INPUT DATA:
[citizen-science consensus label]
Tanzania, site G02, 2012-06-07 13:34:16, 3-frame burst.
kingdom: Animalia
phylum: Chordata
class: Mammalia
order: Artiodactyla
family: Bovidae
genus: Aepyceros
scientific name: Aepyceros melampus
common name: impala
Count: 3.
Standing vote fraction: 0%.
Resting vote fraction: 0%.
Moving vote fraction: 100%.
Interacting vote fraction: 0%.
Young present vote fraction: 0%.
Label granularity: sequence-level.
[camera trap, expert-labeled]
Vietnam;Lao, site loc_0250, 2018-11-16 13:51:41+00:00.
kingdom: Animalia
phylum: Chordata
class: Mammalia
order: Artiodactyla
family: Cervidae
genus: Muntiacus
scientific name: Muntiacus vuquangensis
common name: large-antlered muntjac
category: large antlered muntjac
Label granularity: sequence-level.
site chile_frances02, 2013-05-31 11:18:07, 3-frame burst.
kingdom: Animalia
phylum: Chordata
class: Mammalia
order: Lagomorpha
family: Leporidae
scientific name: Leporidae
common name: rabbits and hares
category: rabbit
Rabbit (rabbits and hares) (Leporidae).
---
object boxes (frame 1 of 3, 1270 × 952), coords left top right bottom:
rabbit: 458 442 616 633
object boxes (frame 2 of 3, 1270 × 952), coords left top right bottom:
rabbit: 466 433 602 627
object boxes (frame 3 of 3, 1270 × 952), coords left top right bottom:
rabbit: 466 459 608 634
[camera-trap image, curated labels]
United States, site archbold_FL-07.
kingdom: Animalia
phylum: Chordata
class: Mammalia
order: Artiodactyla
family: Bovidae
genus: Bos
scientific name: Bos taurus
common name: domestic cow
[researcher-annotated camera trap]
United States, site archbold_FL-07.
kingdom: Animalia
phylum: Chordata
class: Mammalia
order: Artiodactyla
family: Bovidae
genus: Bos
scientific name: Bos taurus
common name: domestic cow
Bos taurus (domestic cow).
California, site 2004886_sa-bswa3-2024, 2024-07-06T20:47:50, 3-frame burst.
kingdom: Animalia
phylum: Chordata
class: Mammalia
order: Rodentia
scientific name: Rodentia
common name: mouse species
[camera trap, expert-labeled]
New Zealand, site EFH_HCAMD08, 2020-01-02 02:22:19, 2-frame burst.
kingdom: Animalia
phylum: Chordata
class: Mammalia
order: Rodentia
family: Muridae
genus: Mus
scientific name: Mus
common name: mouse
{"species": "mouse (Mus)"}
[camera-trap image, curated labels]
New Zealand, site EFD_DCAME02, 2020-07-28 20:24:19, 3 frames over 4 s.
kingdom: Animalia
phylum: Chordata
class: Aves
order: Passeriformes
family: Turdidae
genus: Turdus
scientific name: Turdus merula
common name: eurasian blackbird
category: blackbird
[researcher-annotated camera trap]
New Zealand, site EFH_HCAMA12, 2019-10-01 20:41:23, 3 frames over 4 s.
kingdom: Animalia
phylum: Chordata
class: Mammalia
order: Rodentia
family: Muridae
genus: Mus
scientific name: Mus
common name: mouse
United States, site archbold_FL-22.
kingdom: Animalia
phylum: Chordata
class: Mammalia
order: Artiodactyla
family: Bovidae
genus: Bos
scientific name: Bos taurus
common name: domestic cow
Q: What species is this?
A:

WHAT YOU WILL DO:
Would you please give all of the records again exactly as they stand?

WRITTEN SOLUTION:
[citizen-science consensus label]
Tanzania, site G02, 2012-06-07 13:34:16, 3-frame burst.
kingdom: Animalia
phylum: Chordata
class: Mammalia
order: Artiodactyla
family: Bovidae
genus: Aepyceros
scientific name: Aepyceros melampus
common name: impala
Count: 3.
Standing vote fraction: 0%.
Resting vote fraction: 0%.
Moving vote fraction: 100%.
Interacting vote fraction: 0%.
Young present vote fraction: 0%.
Label granularity: sequence-level.
[camera trap, expert-labeled]
Vietnam;Lao, site loc_0250, 2018-11-16 13:51:41+00:00.
kingdom: Animalia
phylum: Chordata
class: Mammalia
order: Artiodactyla
family: Cervidae
genus: Muntiacus
scientific name: Muntiacus vuquangensis
common name: large-antlered muntjac
category: large antlered muntjac
Label granularity: sequence-level.
site chile_frances02, 2013-05-31 11:18:07, 3-frame burst.
kingdom: Animalia
phylum: Chordata
class: Mammalia
order: Lagomorpha
family: Leporidae
scientific name: Leporidae
common name: rabbits and hares
category: rabbit
Rabbit (rabbits and hares) (Leporidae).
---
object boxes (frame 1 of 3, 1270 × 952), coords left top right bottom:
rabbit: 458 442 616 633
object boxes (frame 2 of 3, 1270 × 952), coords left top right bottom:
rabbit: 466 433 602 627
object boxes (frame 3 of 3, 1270 × 952), coords left top right bottom:
rabbit: 466 459 608 634
[camera-trap image, curated labels]
United States, site archbold_FL-07.
kingdom: Animalia
phylum: Chordata
class: Mammalia
order: Artiodactyla
family: Bovidae
genus: Bos
scientific name: Bos taurus
common name: domestic cow
[researcher-annotated camera trap]
United States, site archbold_FL-07.
kingdom: Animalia
phylum: Chordata
class: Mammalia
order: Artiodactyla
family: Bovidae
genus: Bos
scientific name: Bos taurus
common name: domestic cow
Bos taurus (domestic cow).
California, site 2004886_sa-bswa3-2024, 2024-07-06T20:47:50, 3-frame burst.
kingdom: Animalia
phylum: Chordata
class: Mammalia
order: Rodentia
scientific name: Rodentia
common name: mouse species
[camera trap, expert-labeled]
New Zealand, site EFH_HCAMD08, 2020-01-02 02:22:19, 2-frame burst.
kingdom: Animalia
phylum: Chordata
class: Mammalia
order: Rodentia
family: Muridae
genus: Mus
scientific name: Mus
common name: mouse
{"species": "mouse (Mus)"}
[camera-trap image, curated labels]
New Zealand, site EFD_DCAME02, 2020-07-28 20:24:19, 3 frames over 4 s.
kingdom: Animalia
phylum: Chordata
class: Aves
order: Passeriformes
family: Turdidae
genus: Turdus
scientific name: Turdus merula
common name: eurasian blackbird
category: blackbird
[researcher-annotated camera trap]
New Zealand, site EFH_HCAMA12, 2019-10-01 20:41:23, 3 frames over 4 s.
kingdom: Animalia
phylum: Chordata
class: Mammalia
order: Rodentia
family: Muridae
genus: Mus
scientific name: Mus
common name: mouse
United States, site archbold_FL-22.
kingdom: Animalia
phylum: Chordata
class: Mammalia
order: Artiodactyla
family: Bovidae
genus: Bos
scientific name: Bos taurus
common name: domestic cow
Q: What species is this?
A:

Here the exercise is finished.